TOSCANA

Venerdì, 28 Settembre 2018 12:11

Foto e dipinti: gli studenti di Belle Arti reinterpretano il vino

In collaborazione con l'azienda vinicola Santa Cristina

FIRENZE – Dare forma alle sensazioni del vino e reinterpretare, attraverso l’arte, l’anima di un prodotto che porta con sé la storia e la tipicità di un territorio: è questa l’essenza del progetto sviluppato dalla Libera Accademia di Belle Arti di Firenze e l’azienda Santa Cristina. Una collaborazione che, negli scorsi mesi, ha visto impegnati 23 allievi della Laba di Firenze, iscritti ai corsi di Pittura e Fotografia.

I ragazzi hanno trascorso una giornata tra i vigneti nelle colline alle spalle di Firenze, nella zona di Fiesole: “armati” di pennelli, colori e altri materiali, gli studenti di Pittura hanno realizzato alcune opere, trasferendo sulla tela la loro personale ed intima visione del vino, immersi completamente nella natura. Un modo diverso per comunicare l’esperienza del gusto e il valore della produzione, attraverso le nuove generazioni di fruitori.

Le varie fasi creative sono state immortalate e riprese poi dagli allievi di Fotografia e rielaborate in due video di presentazione ed in diversi contenuti fotografici. I risultati della collaborazione tra la Laba di Firenze e Santa Cristina sono stati presentati ieri sera all’interno degli spazi de La Toraia sul Lungarno del Tempio, a Firenze. Una serata dedicata all’interpretazione delle sensazioni del vino con un’esibizione di alcuni allievi in live show painting. Un’occasione speciale anche per mostrare in anteprima uno dei due video nati da questa esperienza ed alcune proiezioni degli elaborati pittorici (tele, disegni, graffiti su fogli di plexiglass), frutto del lavoro dei ragazzi.

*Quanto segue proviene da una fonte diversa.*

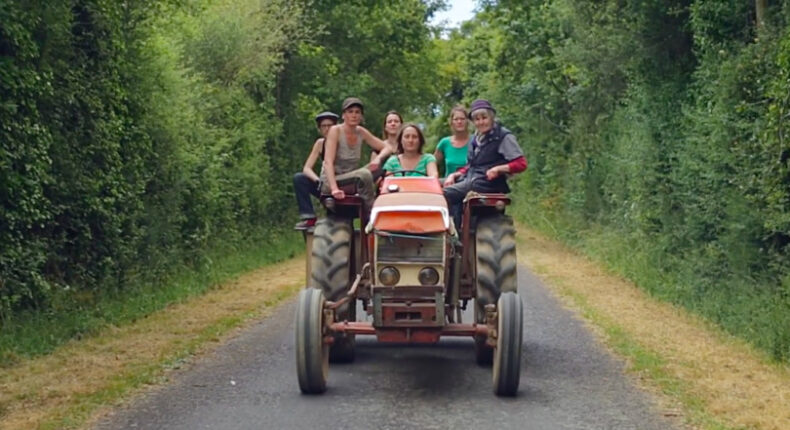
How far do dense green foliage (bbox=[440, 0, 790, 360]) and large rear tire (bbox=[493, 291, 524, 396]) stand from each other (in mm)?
3506

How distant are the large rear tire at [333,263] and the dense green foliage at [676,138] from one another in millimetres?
4354

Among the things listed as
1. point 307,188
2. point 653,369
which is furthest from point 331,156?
point 653,369

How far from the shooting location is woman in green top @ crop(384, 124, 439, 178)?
10.9 metres

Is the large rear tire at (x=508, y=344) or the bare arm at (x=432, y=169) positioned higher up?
the bare arm at (x=432, y=169)

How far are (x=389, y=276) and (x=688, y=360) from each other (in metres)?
3.49

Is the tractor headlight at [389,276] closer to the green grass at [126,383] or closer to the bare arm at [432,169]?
the bare arm at [432,169]

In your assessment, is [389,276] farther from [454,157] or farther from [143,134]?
[143,134]

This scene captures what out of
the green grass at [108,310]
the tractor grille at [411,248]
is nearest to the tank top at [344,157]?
the tractor grille at [411,248]

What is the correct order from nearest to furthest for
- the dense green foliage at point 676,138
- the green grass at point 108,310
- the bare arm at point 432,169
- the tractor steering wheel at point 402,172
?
the tractor steering wheel at point 402,172 < the bare arm at point 432,169 < the green grass at point 108,310 < the dense green foliage at point 676,138

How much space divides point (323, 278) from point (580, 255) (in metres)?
15.9

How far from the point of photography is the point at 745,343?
12.0 m

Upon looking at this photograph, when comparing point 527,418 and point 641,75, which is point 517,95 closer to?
point 641,75

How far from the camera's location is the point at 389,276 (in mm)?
9281

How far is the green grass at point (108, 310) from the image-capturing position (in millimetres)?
11266
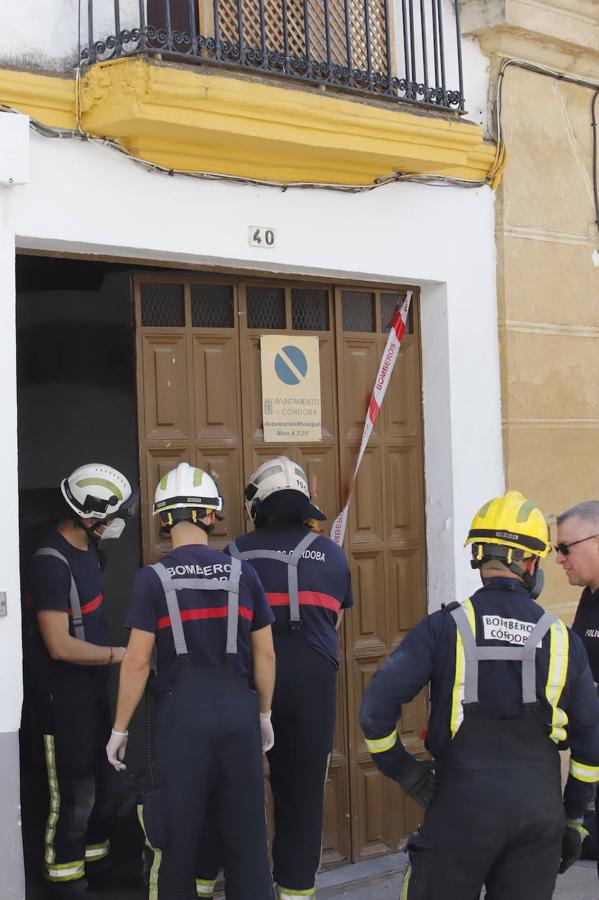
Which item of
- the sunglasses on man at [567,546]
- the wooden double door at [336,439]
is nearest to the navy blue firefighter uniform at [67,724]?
the wooden double door at [336,439]

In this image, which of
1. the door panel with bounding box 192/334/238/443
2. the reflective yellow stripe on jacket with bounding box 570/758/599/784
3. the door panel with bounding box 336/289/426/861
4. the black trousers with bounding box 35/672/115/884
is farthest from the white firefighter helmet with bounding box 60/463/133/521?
the reflective yellow stripe on jacket with bounding box 570/758/599/784

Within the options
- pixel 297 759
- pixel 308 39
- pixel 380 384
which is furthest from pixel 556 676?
pixel 308 39

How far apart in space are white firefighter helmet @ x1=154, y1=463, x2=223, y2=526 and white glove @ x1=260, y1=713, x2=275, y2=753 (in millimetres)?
963

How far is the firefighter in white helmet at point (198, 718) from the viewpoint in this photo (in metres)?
5.20

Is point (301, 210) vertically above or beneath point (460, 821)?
above

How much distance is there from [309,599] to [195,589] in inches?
42.0

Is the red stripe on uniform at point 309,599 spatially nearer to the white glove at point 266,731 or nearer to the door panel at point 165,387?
the white glove at point 266,731

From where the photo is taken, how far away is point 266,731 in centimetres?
586

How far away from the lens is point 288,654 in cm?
624

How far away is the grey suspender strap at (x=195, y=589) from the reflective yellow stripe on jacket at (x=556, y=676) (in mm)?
1337

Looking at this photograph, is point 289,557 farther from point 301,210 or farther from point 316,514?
point 301,210

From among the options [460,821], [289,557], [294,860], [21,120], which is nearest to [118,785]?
[294,860]

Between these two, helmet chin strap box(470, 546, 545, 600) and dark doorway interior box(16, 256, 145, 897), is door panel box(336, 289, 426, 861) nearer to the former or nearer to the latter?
dark doorway interior box(16, 256, 145, 897)

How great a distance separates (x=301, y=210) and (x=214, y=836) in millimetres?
3248
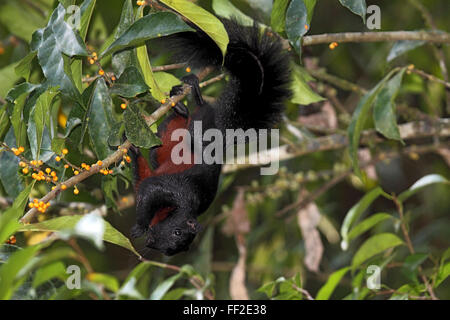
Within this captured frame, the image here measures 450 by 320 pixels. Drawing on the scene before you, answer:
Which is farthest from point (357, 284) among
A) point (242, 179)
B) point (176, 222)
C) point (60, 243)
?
point (242, 179)

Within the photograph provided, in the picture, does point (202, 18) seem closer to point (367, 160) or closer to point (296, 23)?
point (296, 23)

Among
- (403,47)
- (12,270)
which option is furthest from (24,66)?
(403,47)

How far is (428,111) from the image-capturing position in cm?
448

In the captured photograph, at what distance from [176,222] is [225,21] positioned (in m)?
0.83

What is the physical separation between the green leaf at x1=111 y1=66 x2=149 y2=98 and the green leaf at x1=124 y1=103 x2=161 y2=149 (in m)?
0.07

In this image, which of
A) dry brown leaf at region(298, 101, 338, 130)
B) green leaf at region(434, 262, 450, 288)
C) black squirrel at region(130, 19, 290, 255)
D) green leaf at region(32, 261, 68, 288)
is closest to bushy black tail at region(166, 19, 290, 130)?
black squirrel at region(130, 19, 290, 255)

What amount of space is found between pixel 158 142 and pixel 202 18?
43 cm

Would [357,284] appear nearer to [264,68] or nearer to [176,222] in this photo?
[176,222]

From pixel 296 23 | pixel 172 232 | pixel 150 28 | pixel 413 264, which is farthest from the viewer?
pixel 413 264

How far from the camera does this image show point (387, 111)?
2.54m

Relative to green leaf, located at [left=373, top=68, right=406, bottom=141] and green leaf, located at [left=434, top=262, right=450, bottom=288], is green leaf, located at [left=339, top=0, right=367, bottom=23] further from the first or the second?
green leaf, located at [left=434, top=262, right=450, bottom=288]

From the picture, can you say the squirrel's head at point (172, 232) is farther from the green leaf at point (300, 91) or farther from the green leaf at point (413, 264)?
the green leaf at point (413, 264)

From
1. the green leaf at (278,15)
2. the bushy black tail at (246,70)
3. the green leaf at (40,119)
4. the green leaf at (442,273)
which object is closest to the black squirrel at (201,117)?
the bushy black tail at (246,70)

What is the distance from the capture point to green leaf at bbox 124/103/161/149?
1918 mm
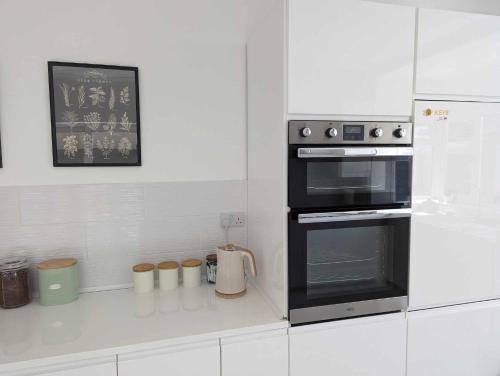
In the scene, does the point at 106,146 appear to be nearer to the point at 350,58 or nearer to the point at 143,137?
the point at 143,137

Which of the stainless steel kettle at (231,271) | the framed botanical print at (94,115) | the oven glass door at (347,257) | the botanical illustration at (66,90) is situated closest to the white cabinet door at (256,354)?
the oven glass door at (347,257)

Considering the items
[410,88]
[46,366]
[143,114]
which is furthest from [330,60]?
[46,366]

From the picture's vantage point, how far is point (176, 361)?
4.41 ft

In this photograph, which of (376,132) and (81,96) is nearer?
(376,132)

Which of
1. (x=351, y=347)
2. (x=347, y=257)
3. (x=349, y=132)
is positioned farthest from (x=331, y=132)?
(x=351, y=347)

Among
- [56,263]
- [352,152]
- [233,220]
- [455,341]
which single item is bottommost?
[455,341]

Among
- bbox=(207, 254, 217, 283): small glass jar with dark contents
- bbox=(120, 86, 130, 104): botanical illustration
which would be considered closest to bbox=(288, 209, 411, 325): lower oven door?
bbox=(207, 254, 217, 283): small glass jar with dark contents

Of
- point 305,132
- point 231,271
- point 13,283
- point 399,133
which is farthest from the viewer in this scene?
point 231,271

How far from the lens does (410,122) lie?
61.4 inches

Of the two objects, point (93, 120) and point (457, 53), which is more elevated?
point (457, 53)

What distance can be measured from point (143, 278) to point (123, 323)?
36 centimetres

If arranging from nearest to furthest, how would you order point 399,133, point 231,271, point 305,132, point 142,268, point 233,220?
point 305,132 < point 399,133 < point 231,271 < point 142,268 < point 233,220

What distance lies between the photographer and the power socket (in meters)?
2.03

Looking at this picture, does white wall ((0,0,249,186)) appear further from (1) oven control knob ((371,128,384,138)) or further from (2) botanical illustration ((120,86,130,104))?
(1) oven control knob ((371,128,384,138))
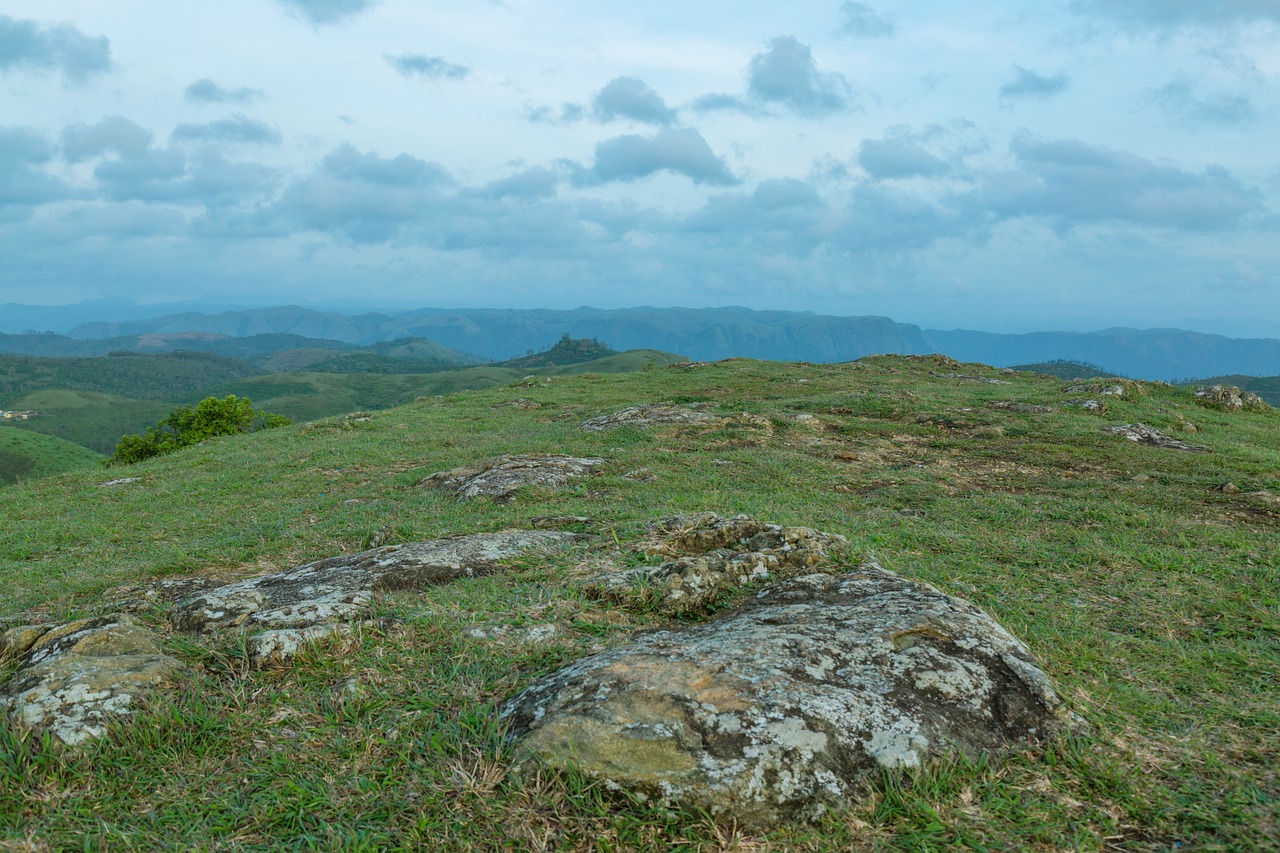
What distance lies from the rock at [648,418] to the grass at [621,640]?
4.16m

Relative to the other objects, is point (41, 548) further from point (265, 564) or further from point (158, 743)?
point (158, 743)

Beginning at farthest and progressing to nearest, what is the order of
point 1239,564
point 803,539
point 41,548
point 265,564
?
point 41,548 → point 265,564 → point 1239,564 → point 803,539

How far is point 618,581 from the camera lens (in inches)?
308

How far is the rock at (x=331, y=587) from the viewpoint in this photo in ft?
21.3

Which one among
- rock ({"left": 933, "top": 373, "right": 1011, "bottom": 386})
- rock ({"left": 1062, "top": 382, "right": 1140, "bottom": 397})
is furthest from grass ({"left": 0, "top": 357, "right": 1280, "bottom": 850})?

La collaborazione è stata coordinata dai due docenti della Laba Max Lisi e Tannaz Lahiji. La sinergia tra le due realtà, iniziata ormai diversi anni fa, proseguirà anche nel corso del nuovo anno accademico 2018/2019 con altre iniziative. Obiettivo, offrire una visione più fresca e contemporanea del vino secondo la percezione delle nuove generazioni, valorizzando in modo nuovo il patrimonio di bellezza e tipicità del prodotto e sensibilizzando, al tempo stesso, i ragazzi ad un consumo consapevole.